Task statement:
Copy the rows from the line with "Between officer's hand, bbox=200,123,213,133" to the line with "992 centimetres", swapping "stone column" for "brick pillar" and keeping everything else the same.

Exercise input:
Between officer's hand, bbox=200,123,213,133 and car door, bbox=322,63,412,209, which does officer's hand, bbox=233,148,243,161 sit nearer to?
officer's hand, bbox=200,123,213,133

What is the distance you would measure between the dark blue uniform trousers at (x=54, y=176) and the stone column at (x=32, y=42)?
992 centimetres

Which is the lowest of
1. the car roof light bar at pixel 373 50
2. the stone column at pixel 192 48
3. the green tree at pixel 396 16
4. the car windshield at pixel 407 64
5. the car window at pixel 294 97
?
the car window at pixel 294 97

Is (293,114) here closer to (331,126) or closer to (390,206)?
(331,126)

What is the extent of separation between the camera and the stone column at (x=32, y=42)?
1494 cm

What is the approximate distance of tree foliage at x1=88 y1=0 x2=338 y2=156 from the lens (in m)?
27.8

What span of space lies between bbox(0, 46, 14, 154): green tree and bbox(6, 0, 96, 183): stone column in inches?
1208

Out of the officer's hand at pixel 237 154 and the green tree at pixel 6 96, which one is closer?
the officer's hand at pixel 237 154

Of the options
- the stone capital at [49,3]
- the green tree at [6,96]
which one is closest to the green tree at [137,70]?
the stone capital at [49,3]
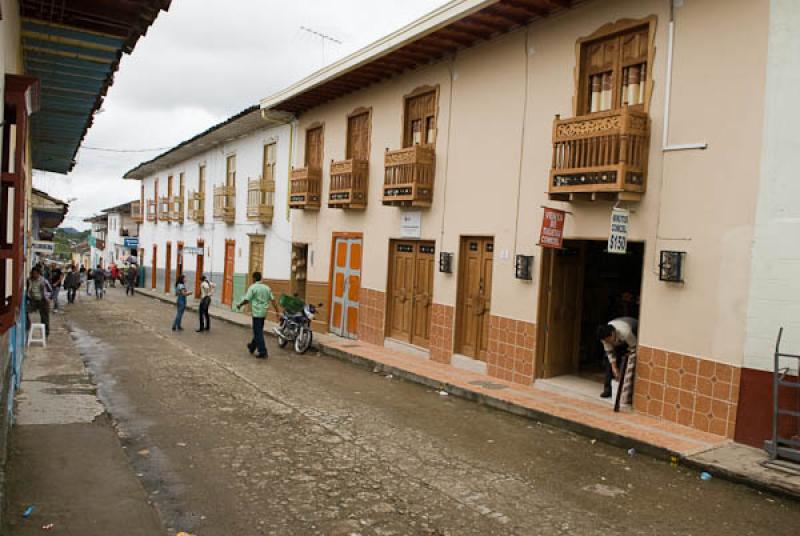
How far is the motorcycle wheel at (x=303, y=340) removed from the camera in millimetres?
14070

---

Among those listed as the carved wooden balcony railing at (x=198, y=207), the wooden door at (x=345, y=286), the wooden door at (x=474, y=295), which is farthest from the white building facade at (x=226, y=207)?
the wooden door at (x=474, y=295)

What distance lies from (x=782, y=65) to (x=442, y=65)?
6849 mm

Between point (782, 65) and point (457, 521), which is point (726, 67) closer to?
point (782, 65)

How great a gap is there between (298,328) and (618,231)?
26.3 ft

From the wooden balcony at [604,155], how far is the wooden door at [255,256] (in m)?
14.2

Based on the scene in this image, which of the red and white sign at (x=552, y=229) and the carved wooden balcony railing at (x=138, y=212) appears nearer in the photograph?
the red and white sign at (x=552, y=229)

==

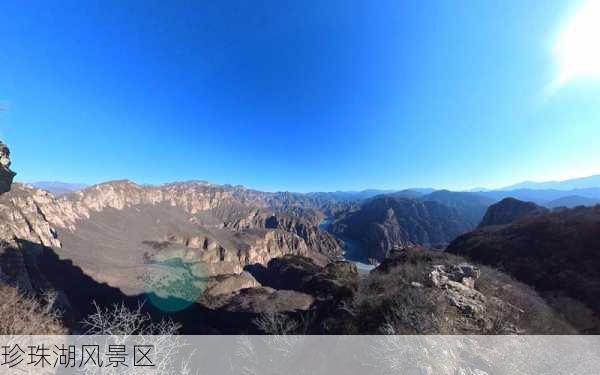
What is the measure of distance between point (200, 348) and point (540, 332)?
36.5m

Result of this task:
Between officer's hand, bbox=200,123,213,133 and car door, bbox=322,63,412,209, which does officer's hand, bbox=233,148,243,161 sit nearer to?
officer's hand, bbox=200,123,213,133

What is the distance you would measure between the dark blue uniform trousers at (x=54, y=176) and the brick pillar at (x=32, y=42)?
992 centimetres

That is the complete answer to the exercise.